We turned our attention toward Communion with this odd little hymn based on an Appalachian folk song, “I Wonder as I Wander,” in which we “wonder” with the songwriter that Jesus came to die for “poor ornery sinners” like us. (The song says “like you and like I,” and one of our members is a retired English teacher and cringes every time we sing that line.) It’s good to admit that we’re all three: poor, ornery, and sinners. It’s especially good to admit it when we’re together at church, because we need to hear that others are poor ornery sinners too, that it’s not just us, and also because there are a lot of people who think Christians think they’re too good for everyone else. Well, if we believe what we sing, we know too well that we’re not what we ought to be, either.
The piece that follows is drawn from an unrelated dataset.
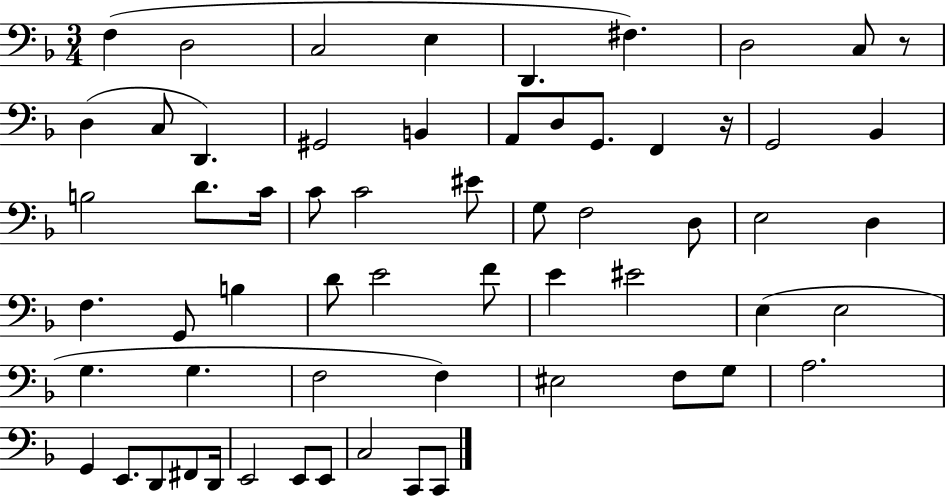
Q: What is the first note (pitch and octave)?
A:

I was thinking as we sang this time that I’m not sure if the songwriter was saying that he wonders why Jesus came, or wonders that he came. Does he wonder about it, or at it? I think I finally decided that it’s both. The communion leader reminded us to think of our attitudes toward those sitting around us, and as I shared communion with the “poor ornery sinners” around me and who have come before me, I wondered why Jesus would come to give himself for us, and of course the only answer is that he loves us. And that, in itself, is a wonder.
As we left, we sang of the “beautiful star of Bethlehem,” the hope of the redeemed, and asked that his light would shine on us until “the glory come.” I think that’s similar to the sentiments of Peace in the Valley, that we know we aren’t there yet, but trust that we will be and just need some light in the meantime. I’ve thought about that a lot this week, and because of that I’ve prayed more for light, and I hope that’s made a difference in the way I’ve conducted myself this week.
That’s what going to church can do, come to think of it. It can change your perspective: on yourself, on the people who live around you, and on God, who has answered our lost cries by coming to us in Jesus to offer us light and who will come back again someday when “the glory come” and bring us Peace in the Valley. And that I’m in the number of “poor ornery sinners” for whom he died, so maybe I can give other people, and myself, a little bit of a break when our ornery side shows.
I confess that I don’t always go to church as well as I did last Sunday, but I think that’s at least as much a “me” problem as it is a church problem.
Oh, that phrase, “go to church”: I grew up hearing that “you can’t go to church, you are the church.” I believe that, I do, but taking exception when someone talks about “going to church” is a little silly. Even though I am the church — part of it — I’m not all of it. And church, as long as we believe meeting together matters, is always going to be partly a place and time. That’s OK, because we’re people who live in space and time. And I was reminded last Sunday how much I need to carve out space and time for going to church.
Hope you’ll go to church with me this Sunday.